Gowalla Battles Foursquare, Interactive Wins
Social media systems square off at SXSWi
So what is location-based social networking? Users download an application to their smart phones that allows them to tell other users where they are in real time. While its main current use is social, businesses are increasingly looking at it as a way to build local brand loyalty. Indicating the importance of SXSW, both Gowalla and Foursquare released major updates to their services just prior to the Conference. New York-based Foursquare, which launched at SXSW 2009, celebrated its first anniversary by releasing version 1.7, with a redesigned and streamlined interface. Austin-based Gowalla, which allows users to "check in" at 600,000 locations in 165 countries, released version 2.0 and ran special competitions with real-world gifts. Gowalla won the SXSW Web Award for best mobile service, but Foursquare co-founder Dennis Crowley said his firm got its own prize. "We picked up 120,000 users," he said. "We got a lot of attention, and people were using [the service] in new ways." One feature that saw a massive spike in interest was the trending venues function, which shows where the most popular locations were for users. "People were using it to choose which parties to go to," he noted.

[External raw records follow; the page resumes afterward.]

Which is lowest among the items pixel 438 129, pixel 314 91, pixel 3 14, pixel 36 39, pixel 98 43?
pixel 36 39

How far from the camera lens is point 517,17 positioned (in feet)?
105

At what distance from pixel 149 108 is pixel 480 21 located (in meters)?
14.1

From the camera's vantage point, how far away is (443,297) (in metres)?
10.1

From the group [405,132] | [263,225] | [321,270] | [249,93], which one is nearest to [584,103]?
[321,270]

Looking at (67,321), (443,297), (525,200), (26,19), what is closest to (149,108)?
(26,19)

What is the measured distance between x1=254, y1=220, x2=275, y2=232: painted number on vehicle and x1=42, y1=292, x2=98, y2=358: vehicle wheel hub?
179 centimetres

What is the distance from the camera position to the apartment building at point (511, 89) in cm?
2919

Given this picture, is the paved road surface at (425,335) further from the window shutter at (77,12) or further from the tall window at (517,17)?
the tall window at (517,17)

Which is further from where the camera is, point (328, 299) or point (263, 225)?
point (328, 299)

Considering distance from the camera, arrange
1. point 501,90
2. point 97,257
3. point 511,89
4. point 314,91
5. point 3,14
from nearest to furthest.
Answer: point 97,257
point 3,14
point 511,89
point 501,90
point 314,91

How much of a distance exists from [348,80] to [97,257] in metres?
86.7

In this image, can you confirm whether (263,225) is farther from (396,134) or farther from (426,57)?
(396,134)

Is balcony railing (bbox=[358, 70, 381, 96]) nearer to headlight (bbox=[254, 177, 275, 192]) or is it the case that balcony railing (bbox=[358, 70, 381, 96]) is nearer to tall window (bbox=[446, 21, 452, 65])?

This isn't the first time that two rival systems have faced off at Interactive. Crowley founded the now-defunct Dodgeball, a Google-backed challenger to Twitter that included some of the location-based concepts found in Foursquare. In 2007, it was perceived that Twitter won the war on the trade show floor. While neither Gowalla nor Foursquare delivered a killer blow this year, both benefited from the national exposure (Foursquare has since inked a deal with MTV and VH1 to be integrated into their programming). Plus, Crowley said, "It was good to go down there and meet all the users that made us huge over the last 12 months."